Application of activated carbon produced from phosphoric acid-based chemical activation of oil fly ash for the removal of some charged aqueous phase dyes: role of surface charge, adsorption kinetics, and modeling

Oil fly ash (OFA) waste from electric power plants poses a serious management challenge. To address this problem, we studied the conversion of OFA into activated carbon (AC) and investigated the application of the produced AC for the removal of several aqueous phase dyes. The latter investigation included a study of the effects of various process parameters, such as pH, AC amount, and initial dye concentration, on the efficiency of AC adsorption. The highest specific surface area (SSABET) value of 63 m2/g was achieved for the produced AC sample using a phosphoric acid strength of 40% (w/w %), an impregnation ratio R of 0.8 (mL-acid/gm-fly ash), and a furnace temperature of 500°C (for 2 h).

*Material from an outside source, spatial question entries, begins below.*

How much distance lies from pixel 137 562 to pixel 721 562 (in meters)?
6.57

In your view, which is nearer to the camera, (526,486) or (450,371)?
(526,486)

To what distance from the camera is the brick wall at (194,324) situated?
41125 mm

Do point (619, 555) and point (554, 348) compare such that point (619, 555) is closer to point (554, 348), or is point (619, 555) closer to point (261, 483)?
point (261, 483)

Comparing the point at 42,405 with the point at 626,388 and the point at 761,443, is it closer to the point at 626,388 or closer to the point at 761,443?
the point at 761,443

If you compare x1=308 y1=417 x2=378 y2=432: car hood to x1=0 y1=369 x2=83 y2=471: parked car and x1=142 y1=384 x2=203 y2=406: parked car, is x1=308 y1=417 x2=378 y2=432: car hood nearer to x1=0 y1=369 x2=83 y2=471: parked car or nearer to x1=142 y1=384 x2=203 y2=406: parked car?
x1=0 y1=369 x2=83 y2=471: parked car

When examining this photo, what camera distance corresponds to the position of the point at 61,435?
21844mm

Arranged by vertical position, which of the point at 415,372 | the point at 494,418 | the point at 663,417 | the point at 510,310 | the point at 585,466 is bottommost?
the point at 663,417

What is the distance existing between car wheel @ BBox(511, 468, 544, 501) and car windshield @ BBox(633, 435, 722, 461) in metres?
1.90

Increased methylene blue (MB) adsorption onto AC was observed when the pH was above 5. At higher pH, the presence of positive amino groups on MB was indicated to favor its adsorption onto AC, which was found to have a dominant negative surface charge at pH values above 5.6 (i.e. pHzpc). Furthermore, speciation of the AC surface functional groups, including O–H groups, was also invoked to explain the pH-dependent adsorption of MB onto OFA-based AC. In addition, methyl orange (MO) dye showed higher adsorption at acidic pH values, and an increase in pH from 2 to 8 caused a decrease in its adsorption, which was also attributed to its AC's of 5.6. The kinetics studies showed that the adsorption rate values are higher at lower dye concentrations. A better fit was observed for the second-order kinetics compared to the first-order kinetics. The Freundlich isotherm model provided a better fit for the adsorption of MB and MO, whereas the Langmuir model provided a better fit for rhodamine B (RB) adsorption. Furthermore, the response surface methodology (RSM)-based models also showed that the RSM approach can be used to predict the removal of RB, MB, and MO dyes from the aqueous phase using OFA-based AC under a varying set of operational conditions. In summary, the results from the present investigation indicate that OFA-based AC can be successfully used for the removal of several dye contaminants from wastewater streams by carefully optimizing the process conditions described in this work.